Et je ne suis même plus étonnée ?

Est-ce que c'est grave ?

Je ne suis plus étonnée de voir que ma famille finit par crever, membre après membre.

Tous les uns après les autres, ils m'abandonnent. Ils me lâchent misérablement et je finis seule à pleurer leur mort.
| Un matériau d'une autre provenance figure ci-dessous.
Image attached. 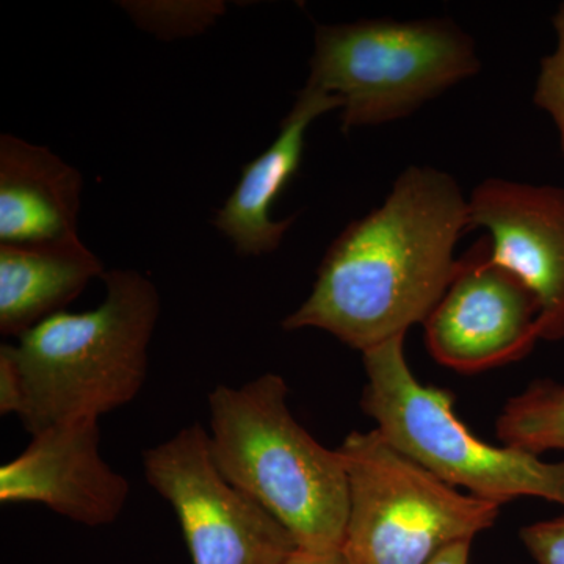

Je ne compte plus le nombre de tombes que nous allons finir par ajouter au cimetière.
C'est déjà bien trop.

J'ai l'impression que mon cœur s'enfonce dans mon ventre pour y former un nœud, et c'est tellement douloureux.

J'ai envie de vomir.
De vomir toutes mes erreurs.
De les recracher et d'oublier tous mes malheurs.
J'ai envie de mourir.

Et qu'est-ce qu'on fait maintenant ?
Comment est-ce qu'on s'en sort ?

Ce meurtre si violent a cloué tout le monde sur place.

Lorshara n'est qu'à quelques mètres de moi, le visage plongé dans ses paumes, et elle est tant vulnérable que la capturer ne nous prendrait que quelques secondes.

Et pourtant, je n'en ai pas la foi.

Après tout, elle n'est pas notre véritable ennemie. La laisser se sauver garderait l'identité du traître secret, mais ce n'est plus important désormais.

Eöl est mort.
Il n'est plus là.

Cirdan, habituellement très peu affectueux, est le seul qui s'est déplacé afin de s'accroupir aux côtés d'Indis pour la réconforter.